=== Section Start ===

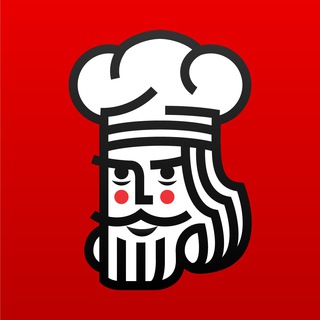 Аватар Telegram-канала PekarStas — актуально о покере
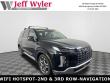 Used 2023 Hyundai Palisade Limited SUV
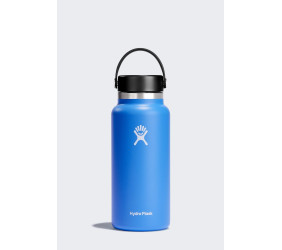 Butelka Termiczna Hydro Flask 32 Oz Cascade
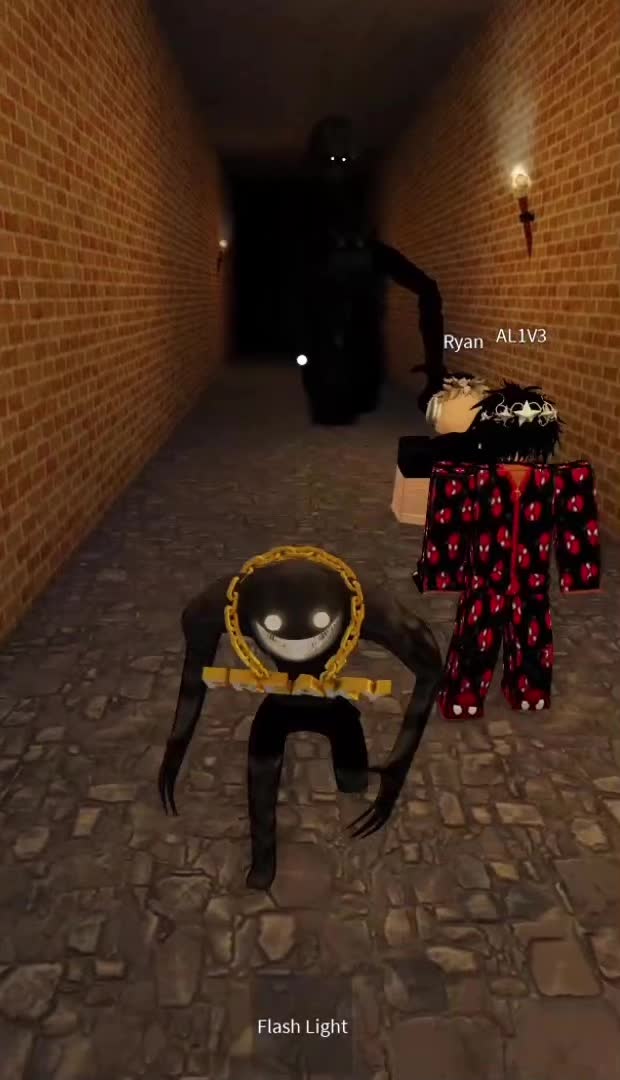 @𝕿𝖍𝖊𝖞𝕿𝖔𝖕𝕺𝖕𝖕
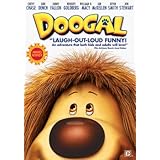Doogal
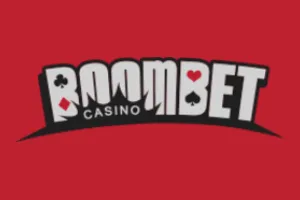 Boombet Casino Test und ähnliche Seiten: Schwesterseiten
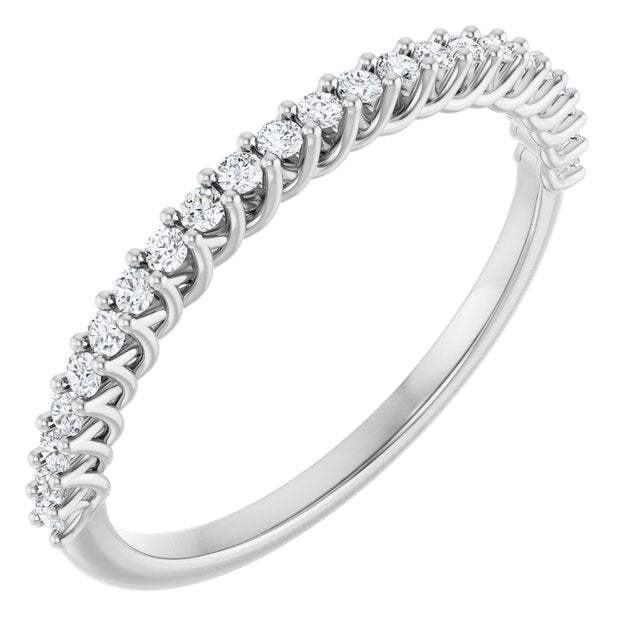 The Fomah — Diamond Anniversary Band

=== Section End ===

When copying the material, leave every image behind and keep each line verbatim.

 Аватар Telegram-канала PekarStas — актуально о покере
 Used 2023 Hyundai Palisade Limited SUV
 Butelka Termiczna Hydro Flask 32 Oz Cascade
 @𝕿𝖍𝖊𝖞𝕿𝖔𝖕𝕺𝖕𝖕
Doogal
 Boombet Casino Test und ähnliche Seiten: Schwesterseiten
 The Fomah — Diamond Anniversary Band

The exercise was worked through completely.